Schmerzpflaster auf Krankenkasse

Gute Nachricht für alle, die an neuropathischen Schmerzen leiden: Astellas Pharma Europe Ltd hat mit dem Wirkstoff der Chillischote ein innovatives Pflaster entwickelt, das den neuropathischen Schmerz lokal bekämpft. Das Schmerzpflaster wird vom Arzt oder medizinischem Fachpersonal für 1 Stunde auf das schmerzende Areal gekllebt, der Wirkstoff Capsaicin wird über die Haus aufgenommen, wodurch die Schmerzrezeptoren überstimuliert werden. Dadurch werden diese reversibel unempfindlich gemacht. Die Schmerzlinderung kann bis zu 3 Monate und länger anhalten.

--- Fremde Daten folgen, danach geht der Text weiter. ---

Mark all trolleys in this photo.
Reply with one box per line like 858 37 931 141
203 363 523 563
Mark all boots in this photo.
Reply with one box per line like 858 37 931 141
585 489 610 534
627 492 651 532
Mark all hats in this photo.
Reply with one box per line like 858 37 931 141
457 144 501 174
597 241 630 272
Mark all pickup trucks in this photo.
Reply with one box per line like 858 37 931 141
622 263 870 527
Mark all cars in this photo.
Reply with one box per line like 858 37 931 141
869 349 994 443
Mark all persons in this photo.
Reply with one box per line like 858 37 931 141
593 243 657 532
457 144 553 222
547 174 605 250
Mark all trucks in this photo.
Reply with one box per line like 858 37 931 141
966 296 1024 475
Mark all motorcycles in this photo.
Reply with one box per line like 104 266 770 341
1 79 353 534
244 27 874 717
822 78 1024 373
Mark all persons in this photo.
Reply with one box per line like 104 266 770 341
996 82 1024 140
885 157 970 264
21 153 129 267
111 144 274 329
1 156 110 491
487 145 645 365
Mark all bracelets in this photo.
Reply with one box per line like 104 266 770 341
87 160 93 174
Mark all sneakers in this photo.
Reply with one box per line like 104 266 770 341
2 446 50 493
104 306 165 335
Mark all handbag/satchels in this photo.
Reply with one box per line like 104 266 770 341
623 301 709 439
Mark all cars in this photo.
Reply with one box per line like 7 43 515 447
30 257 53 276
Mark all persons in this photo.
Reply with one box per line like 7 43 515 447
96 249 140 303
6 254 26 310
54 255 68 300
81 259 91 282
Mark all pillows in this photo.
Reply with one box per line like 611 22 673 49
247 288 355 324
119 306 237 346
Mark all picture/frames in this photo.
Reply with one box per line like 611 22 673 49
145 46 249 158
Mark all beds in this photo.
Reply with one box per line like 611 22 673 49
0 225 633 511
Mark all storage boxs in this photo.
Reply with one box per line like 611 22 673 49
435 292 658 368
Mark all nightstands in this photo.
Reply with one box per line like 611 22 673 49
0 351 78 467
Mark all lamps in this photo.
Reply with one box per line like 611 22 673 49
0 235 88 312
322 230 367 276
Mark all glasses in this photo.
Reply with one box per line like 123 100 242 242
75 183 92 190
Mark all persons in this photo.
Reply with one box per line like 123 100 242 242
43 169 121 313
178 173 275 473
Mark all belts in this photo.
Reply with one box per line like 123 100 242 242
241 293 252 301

Das rezeptpflichtige Medikament hat seinen Preis. Weil es aber von einem Arzt verordnet werden muss, wurde in Absprache mit den Krankenkassen ein Weg gefunden, der die Verschreibung unter bestimmten Voraussetzungen erlaubt:

  • die erste Klebung des Schmerzpflasters erfolgt in einer Krankenhausambulanz oder bei einem Arzt mit Schmerzdiplom
  • der behandelnde Arzt dokumentiert, dass mit einer anderen Therapie nicht das Auslangen gefunden wurde und sucht um Chefarztbewilligung für das Schmerzpflaster an

Spricht der Patient auf das Schmerzpflaster an, kann die Therapie frühestens nach 3 Monaten wiederholt werden. Dies kann auch bei einem Hausarzt, der Qutenza klebt, erfolgen. Soricht der Patient nicht an und das Pflaster wurde von einem niedergelassenen Arzt mit Schmerzdiplom verabreicht, übernimmt die Herstellerfirma die Kosten für das Pflaster. Für den Patienten entstehen nie mehr Kosten als die Rezeptgebühr.